▶ **Records for processing**
>>>>>

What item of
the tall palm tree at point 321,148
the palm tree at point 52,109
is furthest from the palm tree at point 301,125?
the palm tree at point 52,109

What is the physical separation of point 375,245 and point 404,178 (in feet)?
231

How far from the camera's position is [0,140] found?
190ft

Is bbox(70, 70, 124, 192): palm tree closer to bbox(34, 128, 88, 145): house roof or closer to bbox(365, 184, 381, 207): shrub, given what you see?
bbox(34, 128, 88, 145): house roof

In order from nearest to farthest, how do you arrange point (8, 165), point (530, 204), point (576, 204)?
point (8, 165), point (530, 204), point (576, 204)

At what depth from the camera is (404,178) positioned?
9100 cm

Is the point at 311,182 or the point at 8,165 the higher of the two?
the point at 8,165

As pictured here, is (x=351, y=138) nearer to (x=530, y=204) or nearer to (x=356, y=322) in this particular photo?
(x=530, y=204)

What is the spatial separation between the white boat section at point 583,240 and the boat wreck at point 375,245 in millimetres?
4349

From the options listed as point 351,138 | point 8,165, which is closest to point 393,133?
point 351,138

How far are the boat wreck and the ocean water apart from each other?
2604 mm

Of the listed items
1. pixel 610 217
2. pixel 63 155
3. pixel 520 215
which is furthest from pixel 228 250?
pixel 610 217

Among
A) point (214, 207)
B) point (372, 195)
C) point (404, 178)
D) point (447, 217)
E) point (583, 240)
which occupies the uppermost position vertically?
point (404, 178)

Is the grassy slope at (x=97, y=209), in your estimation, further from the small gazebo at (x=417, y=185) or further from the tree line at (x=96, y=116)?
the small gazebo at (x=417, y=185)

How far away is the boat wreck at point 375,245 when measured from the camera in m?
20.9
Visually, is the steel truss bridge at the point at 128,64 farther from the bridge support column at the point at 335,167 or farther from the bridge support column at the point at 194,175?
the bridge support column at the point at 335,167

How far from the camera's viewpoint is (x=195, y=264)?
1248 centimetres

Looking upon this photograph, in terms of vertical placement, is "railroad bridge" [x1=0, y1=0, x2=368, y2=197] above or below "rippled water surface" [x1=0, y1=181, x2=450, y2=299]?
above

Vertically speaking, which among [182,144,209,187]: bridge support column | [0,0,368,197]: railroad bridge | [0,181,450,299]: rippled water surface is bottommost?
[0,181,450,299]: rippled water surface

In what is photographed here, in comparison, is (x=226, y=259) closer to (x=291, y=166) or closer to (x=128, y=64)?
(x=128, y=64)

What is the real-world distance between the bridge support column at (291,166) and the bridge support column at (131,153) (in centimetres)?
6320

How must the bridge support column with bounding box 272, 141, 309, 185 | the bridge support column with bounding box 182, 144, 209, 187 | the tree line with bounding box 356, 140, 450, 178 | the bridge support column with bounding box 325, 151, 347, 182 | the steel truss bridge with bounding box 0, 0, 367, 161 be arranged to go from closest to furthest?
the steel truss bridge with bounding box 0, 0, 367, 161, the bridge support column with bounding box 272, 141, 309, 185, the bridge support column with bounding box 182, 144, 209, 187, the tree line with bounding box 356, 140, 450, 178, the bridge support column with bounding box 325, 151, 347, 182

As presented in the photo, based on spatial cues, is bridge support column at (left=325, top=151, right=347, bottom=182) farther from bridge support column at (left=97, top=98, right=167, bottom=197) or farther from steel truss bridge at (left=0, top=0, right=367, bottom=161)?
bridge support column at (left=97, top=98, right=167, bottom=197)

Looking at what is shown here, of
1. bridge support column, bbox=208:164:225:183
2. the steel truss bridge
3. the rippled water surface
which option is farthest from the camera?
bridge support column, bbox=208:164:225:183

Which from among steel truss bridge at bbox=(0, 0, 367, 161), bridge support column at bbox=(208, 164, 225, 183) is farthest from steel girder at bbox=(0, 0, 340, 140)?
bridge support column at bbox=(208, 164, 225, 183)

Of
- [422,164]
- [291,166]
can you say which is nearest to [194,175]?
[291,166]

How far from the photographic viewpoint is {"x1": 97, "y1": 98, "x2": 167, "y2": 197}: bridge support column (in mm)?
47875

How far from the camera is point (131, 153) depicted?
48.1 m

<<<<<
>>>>>

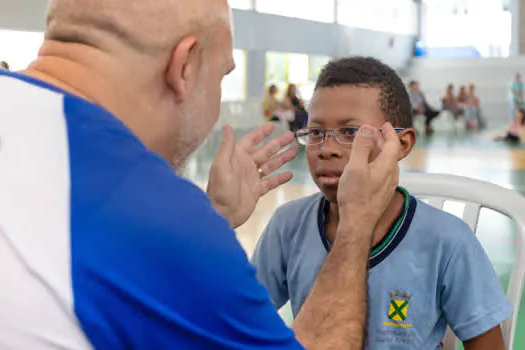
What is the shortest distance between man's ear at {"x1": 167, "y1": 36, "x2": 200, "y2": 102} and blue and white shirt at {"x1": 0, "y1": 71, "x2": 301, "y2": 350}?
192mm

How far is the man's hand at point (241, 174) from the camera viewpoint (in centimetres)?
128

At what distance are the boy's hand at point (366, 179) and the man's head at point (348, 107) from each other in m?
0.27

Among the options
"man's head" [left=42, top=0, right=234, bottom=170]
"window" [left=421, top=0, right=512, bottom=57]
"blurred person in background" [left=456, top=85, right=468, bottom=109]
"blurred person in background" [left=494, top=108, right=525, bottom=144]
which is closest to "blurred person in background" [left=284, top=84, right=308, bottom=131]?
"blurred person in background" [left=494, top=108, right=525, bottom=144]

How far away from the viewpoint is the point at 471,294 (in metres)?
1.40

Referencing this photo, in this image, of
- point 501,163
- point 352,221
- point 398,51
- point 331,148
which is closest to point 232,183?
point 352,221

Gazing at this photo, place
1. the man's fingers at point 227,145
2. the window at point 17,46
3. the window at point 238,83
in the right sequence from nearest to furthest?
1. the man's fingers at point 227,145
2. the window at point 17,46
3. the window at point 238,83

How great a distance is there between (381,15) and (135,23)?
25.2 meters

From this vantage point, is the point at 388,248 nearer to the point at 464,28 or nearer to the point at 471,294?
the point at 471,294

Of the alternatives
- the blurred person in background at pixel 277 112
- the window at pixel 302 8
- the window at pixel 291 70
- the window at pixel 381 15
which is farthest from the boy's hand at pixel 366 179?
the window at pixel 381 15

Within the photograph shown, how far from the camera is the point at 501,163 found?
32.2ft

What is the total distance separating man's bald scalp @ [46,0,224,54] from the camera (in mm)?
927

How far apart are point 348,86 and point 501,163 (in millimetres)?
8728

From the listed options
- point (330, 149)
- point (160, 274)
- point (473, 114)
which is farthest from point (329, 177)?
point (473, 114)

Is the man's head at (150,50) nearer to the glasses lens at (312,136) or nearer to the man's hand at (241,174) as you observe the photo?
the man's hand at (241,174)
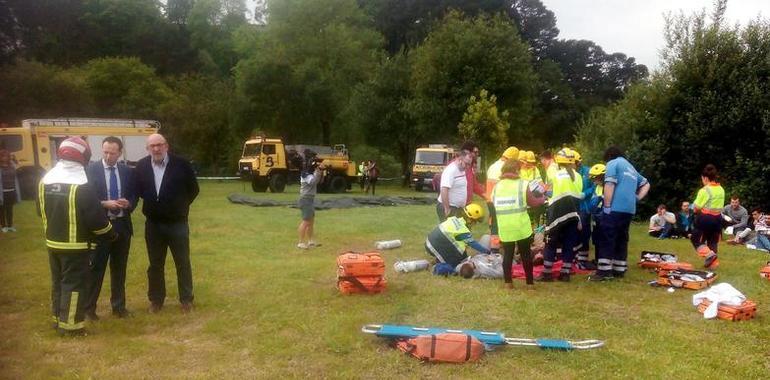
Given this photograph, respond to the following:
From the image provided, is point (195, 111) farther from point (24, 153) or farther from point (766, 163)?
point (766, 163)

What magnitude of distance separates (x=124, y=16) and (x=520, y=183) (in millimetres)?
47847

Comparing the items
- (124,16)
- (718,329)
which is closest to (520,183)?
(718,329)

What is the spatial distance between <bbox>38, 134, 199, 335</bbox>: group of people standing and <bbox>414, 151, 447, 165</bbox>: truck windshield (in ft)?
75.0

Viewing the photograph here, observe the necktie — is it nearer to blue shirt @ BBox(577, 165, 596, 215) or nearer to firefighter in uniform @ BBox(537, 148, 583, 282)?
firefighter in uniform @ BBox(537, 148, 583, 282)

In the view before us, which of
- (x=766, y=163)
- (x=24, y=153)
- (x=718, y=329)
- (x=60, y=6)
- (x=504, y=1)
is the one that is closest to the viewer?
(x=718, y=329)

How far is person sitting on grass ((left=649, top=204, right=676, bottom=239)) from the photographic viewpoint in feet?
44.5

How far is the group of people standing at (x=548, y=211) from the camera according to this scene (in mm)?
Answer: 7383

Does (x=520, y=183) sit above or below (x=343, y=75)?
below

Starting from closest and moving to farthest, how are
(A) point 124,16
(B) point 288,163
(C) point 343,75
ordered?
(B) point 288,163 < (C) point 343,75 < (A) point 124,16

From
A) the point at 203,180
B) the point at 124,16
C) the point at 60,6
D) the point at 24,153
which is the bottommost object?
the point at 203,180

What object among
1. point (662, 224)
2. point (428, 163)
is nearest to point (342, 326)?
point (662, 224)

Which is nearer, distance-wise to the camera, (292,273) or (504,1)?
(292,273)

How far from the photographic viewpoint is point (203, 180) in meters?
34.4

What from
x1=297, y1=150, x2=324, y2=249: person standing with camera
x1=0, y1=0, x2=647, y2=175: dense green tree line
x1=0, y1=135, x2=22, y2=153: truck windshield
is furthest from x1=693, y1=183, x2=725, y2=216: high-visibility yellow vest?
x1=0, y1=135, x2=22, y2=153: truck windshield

<<<<<

▶ **Exercise goal**
From the items above, pull out each line that contains the word "other" and copy it in full.

▶ **Answer to this exercise**
How far are the boat wreck and the ocean water apart from each other?
At what distance are the boy's hand at point (366, 179) and the man's head at point (348, 107) from each other in m?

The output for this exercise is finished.